The second SUNY Distinguished Academy initiative that appeals to Dr. Battisti is the SUNY Visiting Distinguished Scholarship Program. He explains that, “colleges will often have interest in a particular subject area. However they may not have anyone knowledgeable about that subject on their staff. Funding can limit access sometimes. But with this program, there is no cost.”
“This initiative allows for Distinguished Professors to lecture, instruct, and to provide their expertise at another SUNY school,” added Professor Antonakos, who also hopes to be involved in the SUNY Visiting Distinguished Scholarship Program. He explains that, “This is all being fleshed out now by the SUNY Distinguished Academy, with an idea to get it implemented sometime next year.”

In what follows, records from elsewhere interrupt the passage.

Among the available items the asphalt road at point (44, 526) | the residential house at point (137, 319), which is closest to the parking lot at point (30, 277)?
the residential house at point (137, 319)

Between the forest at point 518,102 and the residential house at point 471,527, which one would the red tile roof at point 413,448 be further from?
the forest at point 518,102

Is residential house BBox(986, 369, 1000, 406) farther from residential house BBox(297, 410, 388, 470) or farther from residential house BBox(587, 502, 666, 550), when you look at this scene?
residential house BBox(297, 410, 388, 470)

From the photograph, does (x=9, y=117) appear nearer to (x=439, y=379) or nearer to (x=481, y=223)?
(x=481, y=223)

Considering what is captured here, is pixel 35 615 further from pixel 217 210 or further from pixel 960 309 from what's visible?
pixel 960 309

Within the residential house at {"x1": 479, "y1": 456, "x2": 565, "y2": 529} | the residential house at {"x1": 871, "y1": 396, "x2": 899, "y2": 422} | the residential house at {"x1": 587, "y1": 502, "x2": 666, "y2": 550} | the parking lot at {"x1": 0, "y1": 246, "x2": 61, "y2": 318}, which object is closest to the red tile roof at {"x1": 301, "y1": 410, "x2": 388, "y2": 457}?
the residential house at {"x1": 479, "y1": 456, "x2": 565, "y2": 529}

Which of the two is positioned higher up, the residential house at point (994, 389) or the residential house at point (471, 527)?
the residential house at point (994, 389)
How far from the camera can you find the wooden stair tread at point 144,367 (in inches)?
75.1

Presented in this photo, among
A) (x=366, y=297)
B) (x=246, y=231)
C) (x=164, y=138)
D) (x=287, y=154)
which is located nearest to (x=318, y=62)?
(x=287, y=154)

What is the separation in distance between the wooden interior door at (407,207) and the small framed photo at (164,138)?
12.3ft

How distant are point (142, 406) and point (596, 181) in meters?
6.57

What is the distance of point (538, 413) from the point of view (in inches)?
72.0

Through this program, a visiting Distinguished Professor’s research and presentations can enrich another college. According to Dr. Battisti, “this initiative will be a fantastic way to share the wealth of SUNY throughout the SUNY system. I personally hope to share my background in childhood obesity research. It is the number one issue that is not addressed in the US –or we address it very superficially.” Dr. Battisti notes that this is also an important local issue as, “Binghamton was identified as the most obese city in the country”.
Professor Garnar sums up the shared spirit of scholarly contribution and community service, that all of SUNY Broome’s Distinguished Professors express. “We are here to be servant teachers and staff, and our ultimate goal must be to serve the students and the academic community. This needs to always be our focus. If we do that, good things will happen.”